(Beginning of SUPPLIED RECORDS)

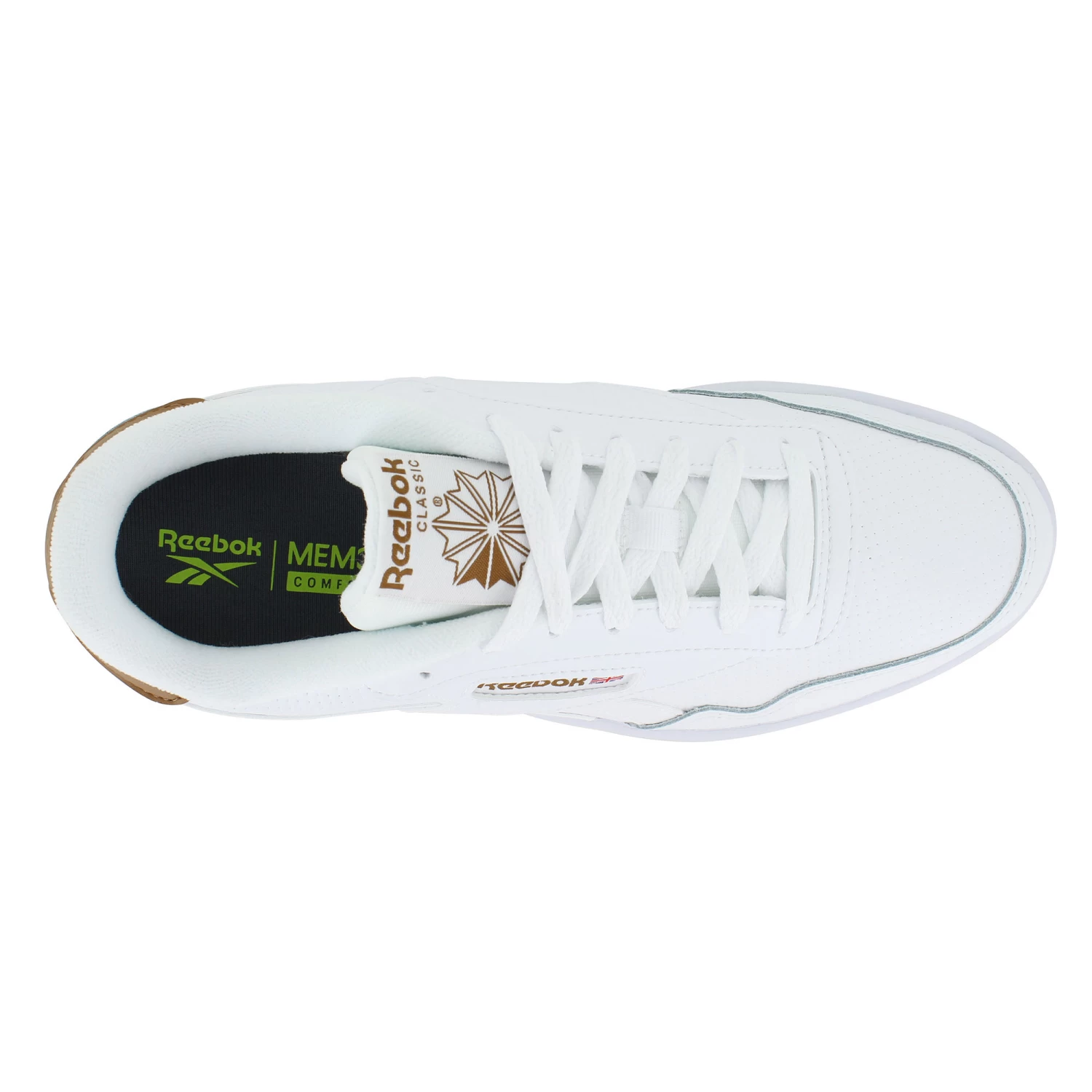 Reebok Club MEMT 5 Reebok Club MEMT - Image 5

(End of SUPPLIED RECORDS)
(Beginning of SUPPLIED RECORDS)

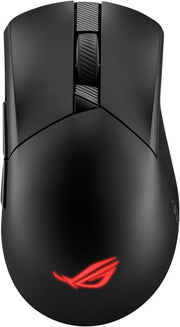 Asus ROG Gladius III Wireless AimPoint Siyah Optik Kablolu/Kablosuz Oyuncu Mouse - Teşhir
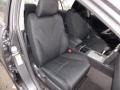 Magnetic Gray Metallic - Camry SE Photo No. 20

(End of SUPPLIED RECORDS)

▸ INSTRUCTIONS FOR THE TASK:
The lines to set down run from the line with "Asus ROG Gladius" up to and including the line with "Magnetic Gray Metallic" in the entries above. Reproduce them exactly, with no pictures.

▸ WRITTEN ANSWER:
 Asus ROG Gladius III Wireless AimPoint Siyah Optik Kablolu/Kablosuz Oyuncu Mouse - Teşhir
 Magnetic Gray Metallic - Camry SE Photo No. 20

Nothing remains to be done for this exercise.